Emergency network seeks support
Sky Hope Network, a new nonprofit organization, has been established in the wake of the business aviation industry’s volunteer response to the Haiti earthquake. Founded and headed by Robin Eissler, previously a key member of the aviation response group Corporate Aircraft Responding to Emergencies (C.A.R.E., now known as AERObridge), which helped marshal more than 800 volunteer flights in the weeks following the January disaster, the new organization will concentrate on three main areas of activity.
Similar to AERObridge, Sky Hope Network will coordinate business aviation relief flights during disasters, but as a full-time charity it will provide coordination and referrals of flight requests for urgent or emergency situations through its own aircraft network or by working with other flight charity organizations.
“After we evaluated all the charity flight groups, we found some areas that were lacking and incorporated Sky Hope Network with the goal of filling these gaps,” Eissler told AIN. “For instance, there is no charity flight group available to carry patients needing treatment, who are non-cancer patients, long distances.”
The last area of concern for the group is in offering emergency assistance, both flight- and non-flight related, for people in the business aviation community, which Eissler hopes will enable the Georgetown, Texas-based Sky Hope Network to “be a vehicle to help our peers in the industry during their time of need.” Such assistance could take the form of donated hotel points or airline miles.
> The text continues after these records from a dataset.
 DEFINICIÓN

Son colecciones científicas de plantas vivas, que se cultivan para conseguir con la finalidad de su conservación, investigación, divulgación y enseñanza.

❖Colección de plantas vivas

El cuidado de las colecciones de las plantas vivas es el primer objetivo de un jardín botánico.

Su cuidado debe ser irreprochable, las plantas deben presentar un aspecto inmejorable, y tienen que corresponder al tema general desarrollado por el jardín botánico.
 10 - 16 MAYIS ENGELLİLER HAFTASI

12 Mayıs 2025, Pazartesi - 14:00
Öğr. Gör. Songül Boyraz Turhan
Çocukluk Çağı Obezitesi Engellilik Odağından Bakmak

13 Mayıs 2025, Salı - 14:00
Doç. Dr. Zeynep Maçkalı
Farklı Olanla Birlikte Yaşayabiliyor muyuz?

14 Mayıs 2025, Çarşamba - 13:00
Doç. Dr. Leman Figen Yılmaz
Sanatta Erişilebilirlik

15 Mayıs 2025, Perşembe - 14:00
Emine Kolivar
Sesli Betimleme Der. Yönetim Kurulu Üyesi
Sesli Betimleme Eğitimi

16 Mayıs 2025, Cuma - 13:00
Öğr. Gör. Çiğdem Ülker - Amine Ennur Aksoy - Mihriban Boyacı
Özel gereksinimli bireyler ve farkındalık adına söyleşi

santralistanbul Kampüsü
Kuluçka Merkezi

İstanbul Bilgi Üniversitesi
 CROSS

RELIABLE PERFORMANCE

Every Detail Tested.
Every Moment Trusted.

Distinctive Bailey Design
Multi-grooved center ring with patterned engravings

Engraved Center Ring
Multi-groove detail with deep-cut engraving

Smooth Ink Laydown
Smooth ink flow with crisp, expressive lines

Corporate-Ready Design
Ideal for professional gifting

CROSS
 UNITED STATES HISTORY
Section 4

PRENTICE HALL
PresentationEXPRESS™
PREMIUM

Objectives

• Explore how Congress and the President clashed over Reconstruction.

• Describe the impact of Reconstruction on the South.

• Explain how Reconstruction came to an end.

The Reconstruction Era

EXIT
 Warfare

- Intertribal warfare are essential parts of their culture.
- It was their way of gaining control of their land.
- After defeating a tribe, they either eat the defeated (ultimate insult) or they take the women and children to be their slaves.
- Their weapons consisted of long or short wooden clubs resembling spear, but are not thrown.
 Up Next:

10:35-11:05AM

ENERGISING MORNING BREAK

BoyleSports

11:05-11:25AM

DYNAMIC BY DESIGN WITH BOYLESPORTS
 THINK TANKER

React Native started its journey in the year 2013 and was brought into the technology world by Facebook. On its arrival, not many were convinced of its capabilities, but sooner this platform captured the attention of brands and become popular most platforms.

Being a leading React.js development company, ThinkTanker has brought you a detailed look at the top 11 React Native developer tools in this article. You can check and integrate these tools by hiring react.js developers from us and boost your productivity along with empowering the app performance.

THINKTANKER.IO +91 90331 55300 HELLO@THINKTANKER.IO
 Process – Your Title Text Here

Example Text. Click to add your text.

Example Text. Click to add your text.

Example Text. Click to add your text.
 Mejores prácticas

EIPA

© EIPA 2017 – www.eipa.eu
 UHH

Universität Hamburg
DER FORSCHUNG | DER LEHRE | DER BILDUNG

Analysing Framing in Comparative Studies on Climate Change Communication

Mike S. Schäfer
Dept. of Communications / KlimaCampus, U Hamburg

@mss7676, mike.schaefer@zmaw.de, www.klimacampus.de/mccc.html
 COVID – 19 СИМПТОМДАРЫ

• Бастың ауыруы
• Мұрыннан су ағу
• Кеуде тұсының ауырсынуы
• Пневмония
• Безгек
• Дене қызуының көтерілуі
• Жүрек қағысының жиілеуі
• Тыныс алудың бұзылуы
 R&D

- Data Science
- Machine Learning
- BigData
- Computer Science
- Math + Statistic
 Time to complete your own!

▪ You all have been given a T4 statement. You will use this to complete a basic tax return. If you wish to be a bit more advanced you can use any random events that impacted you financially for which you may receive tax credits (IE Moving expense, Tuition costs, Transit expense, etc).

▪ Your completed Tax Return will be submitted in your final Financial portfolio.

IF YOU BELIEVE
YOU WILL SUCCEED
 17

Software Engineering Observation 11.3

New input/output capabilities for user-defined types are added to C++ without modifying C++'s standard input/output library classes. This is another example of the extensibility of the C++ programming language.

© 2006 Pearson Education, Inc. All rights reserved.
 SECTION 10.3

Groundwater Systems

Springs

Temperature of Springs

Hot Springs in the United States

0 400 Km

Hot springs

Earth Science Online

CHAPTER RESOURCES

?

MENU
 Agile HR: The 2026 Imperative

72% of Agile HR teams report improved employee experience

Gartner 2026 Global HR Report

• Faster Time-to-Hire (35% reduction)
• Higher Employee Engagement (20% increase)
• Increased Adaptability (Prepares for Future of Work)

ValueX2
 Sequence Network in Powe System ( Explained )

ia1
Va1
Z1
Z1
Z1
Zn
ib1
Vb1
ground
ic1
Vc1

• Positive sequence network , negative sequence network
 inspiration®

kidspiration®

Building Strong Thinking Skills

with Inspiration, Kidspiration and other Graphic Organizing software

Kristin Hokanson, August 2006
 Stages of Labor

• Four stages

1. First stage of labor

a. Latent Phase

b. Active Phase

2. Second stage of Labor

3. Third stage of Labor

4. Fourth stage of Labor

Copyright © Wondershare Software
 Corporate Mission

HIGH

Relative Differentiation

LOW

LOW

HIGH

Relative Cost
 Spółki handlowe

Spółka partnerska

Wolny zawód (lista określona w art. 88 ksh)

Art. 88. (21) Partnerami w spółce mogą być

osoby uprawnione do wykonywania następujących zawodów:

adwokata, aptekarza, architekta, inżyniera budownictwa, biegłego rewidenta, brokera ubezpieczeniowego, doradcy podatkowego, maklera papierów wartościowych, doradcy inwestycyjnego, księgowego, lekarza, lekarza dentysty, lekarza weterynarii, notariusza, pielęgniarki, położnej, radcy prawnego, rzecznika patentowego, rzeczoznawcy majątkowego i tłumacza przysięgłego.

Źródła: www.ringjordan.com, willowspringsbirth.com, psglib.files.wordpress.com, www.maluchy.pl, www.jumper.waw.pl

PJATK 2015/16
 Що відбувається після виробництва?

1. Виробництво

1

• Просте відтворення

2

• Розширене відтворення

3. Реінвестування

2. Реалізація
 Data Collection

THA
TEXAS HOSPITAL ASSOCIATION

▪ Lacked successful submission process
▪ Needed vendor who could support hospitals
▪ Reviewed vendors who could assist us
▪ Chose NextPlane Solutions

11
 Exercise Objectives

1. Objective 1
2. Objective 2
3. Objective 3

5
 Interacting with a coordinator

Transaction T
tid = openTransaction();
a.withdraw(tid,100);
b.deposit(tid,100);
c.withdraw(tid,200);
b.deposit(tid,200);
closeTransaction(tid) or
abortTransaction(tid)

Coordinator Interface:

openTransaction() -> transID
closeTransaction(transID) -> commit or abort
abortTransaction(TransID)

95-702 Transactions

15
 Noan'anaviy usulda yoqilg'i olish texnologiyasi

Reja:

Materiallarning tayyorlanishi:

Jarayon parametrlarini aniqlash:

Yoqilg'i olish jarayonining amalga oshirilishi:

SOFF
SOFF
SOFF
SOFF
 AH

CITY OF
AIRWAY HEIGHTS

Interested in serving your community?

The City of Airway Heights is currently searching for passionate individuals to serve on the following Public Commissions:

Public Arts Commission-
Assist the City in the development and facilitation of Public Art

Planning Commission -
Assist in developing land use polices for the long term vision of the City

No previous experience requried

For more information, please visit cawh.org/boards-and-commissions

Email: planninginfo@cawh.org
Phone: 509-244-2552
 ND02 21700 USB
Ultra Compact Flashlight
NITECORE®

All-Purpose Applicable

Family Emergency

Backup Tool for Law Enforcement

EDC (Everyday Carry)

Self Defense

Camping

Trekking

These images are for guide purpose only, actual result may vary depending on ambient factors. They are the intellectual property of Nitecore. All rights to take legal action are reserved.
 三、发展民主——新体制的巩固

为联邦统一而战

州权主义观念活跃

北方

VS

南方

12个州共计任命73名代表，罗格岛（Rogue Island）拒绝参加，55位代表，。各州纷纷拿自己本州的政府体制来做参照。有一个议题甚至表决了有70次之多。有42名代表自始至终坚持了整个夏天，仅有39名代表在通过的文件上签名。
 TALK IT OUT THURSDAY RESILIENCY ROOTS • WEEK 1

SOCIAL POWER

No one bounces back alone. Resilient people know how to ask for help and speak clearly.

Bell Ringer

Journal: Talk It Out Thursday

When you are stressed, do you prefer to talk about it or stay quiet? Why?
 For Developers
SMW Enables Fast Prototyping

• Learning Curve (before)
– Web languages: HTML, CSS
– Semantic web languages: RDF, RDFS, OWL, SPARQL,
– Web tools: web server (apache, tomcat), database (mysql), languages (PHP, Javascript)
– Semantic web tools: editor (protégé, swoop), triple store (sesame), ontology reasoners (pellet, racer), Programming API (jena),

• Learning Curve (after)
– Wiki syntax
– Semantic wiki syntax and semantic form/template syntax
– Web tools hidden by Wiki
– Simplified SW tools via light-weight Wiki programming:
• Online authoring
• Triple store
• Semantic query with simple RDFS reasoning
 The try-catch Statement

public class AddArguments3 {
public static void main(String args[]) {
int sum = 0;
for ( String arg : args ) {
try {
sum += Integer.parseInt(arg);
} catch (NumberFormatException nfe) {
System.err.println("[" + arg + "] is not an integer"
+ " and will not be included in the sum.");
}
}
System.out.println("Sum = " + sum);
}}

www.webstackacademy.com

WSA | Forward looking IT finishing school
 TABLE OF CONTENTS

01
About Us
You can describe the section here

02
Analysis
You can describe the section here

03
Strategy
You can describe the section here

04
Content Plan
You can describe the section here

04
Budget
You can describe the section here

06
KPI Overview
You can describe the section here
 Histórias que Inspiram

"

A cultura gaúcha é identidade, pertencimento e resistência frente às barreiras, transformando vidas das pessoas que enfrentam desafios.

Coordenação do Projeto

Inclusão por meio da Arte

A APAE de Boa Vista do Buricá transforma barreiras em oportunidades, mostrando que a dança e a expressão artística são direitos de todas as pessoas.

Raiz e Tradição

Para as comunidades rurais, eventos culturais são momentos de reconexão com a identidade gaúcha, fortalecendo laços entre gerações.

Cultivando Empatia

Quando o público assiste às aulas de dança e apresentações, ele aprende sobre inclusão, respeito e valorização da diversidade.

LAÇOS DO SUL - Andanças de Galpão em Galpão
In addition to Eissler, who serves as the group’s president and chairman along with her role as vice president of aircraft brokerage firm Jet Quest, the other founding members include Eric Zipkin, president, Tradewind Aviation; Sean Anthony, Windsor Jet Management’s director of maintenance; Janet Bressler, president of AOPA Insurance Agency; and Jo Damato, NBAA’s director of operations and educational development.
Combined, the group, which has wide-ranging industry experience from flight operations to risk management, believes it can help improve business aviation’s response to crisis. “I have found over and over again that the resources are available, but without someone acting as the passenger’s advocate and championing momentum, the assets rarely get coordinated,” said Eissler.